Legislative devolution undeniably means a turning back of the pages of history, an abandonment of a legislative unity which was won with much difficulty. It might conceivably lead to pure federalism. On this account, as well as for other reasons, it encounters sturdy opposition from large and influential elements, especially in England. The necessity of easing the burden which Parliament now bears, joined with the demands of the several countries in their own interest, will, however, probably insure the triumph of the idea in some form. A non-partisan resolution calling upon the Government to appoint a parliamentary body of inquiry led to a general debate on the subject in the House of Commons in the summer of 1919, and influential men of all political faiths agreed that legislative devolution was only a question of time. The resolution was passed by a substantial majority, and a Speaker's Conference of thirty-three members (similar to the Speaker's Conference of 1916-17 on electoral reform) was set to work, with power to prepare a bill.

> [Problem]: Repeat the passage on legislative devolution word for word.

> [Provided records]:
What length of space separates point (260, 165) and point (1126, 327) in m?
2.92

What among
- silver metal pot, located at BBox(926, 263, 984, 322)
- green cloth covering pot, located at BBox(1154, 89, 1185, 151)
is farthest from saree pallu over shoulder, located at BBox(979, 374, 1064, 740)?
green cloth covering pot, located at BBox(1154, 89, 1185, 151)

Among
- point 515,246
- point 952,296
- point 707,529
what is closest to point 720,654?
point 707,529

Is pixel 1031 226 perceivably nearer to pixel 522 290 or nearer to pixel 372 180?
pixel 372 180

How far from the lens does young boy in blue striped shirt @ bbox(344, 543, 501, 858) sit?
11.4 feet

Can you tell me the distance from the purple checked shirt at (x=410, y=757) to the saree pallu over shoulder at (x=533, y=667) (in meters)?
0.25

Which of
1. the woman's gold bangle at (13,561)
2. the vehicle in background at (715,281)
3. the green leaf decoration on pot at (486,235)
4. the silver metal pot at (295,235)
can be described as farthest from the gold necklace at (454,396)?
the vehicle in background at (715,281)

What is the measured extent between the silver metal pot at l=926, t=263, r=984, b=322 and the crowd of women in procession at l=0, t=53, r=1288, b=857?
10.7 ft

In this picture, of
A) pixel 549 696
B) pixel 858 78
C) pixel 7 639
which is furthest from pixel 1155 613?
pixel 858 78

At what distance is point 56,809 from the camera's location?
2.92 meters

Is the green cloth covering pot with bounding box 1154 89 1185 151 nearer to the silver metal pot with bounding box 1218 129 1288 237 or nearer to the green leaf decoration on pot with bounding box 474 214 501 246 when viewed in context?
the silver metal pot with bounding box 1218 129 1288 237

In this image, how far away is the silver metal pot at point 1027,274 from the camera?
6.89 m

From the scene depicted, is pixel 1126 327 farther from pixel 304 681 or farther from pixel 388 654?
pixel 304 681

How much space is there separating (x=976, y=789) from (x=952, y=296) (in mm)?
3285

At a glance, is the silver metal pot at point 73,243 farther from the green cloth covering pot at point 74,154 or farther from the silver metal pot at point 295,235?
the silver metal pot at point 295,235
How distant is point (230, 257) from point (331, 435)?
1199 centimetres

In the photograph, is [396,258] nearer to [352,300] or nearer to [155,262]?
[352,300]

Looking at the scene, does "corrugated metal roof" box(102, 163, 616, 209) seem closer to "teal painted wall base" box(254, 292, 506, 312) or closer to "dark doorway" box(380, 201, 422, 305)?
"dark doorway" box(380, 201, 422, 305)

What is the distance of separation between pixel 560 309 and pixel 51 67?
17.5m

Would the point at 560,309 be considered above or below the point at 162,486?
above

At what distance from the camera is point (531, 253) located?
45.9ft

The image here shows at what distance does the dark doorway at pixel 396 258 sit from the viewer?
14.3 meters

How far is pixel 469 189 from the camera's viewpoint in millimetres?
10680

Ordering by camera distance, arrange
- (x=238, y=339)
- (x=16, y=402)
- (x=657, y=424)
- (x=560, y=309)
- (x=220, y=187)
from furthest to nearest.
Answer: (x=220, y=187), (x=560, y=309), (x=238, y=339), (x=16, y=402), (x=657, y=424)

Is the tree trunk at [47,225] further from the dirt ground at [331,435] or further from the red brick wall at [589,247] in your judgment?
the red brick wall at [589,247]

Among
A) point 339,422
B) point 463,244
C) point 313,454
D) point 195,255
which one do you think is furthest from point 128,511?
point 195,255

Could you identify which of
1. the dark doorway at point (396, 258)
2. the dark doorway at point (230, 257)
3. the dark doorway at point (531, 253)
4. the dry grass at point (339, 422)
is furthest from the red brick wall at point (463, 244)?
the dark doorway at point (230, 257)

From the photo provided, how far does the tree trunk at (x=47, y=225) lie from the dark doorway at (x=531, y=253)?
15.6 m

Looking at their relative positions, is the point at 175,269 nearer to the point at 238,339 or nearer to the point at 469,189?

> [Correct response]:
Legislative devolution undeniably means a turning back of the pages of history, an abandonment of a legislative unity which was won with much difficulty. It might conceivably lead to pure federalism. On this account, as well as for other reasons, it encounters sturdy opposition from large and influential elements, especially in England. The necessity of easing the burden which Parliament now bears, joined with the demands of the several countries in their own interest, will, however, probably insure the triumph of the idea in some form. A non-partisan resolution calling upon the Government to appoint a parliamentary body of inquiry led to a general debate on the subject in the House of Commons in the summer of 1919, and influential men of all political faiths agreed that legislative devolution was only a question of time. The resolution was passed by a substantial majority, and a Speaker's Conference of thirty-three members (similar to the Speaker's Conference of 1916-17 on electoral reform) was set to work, with power to prepare a bill.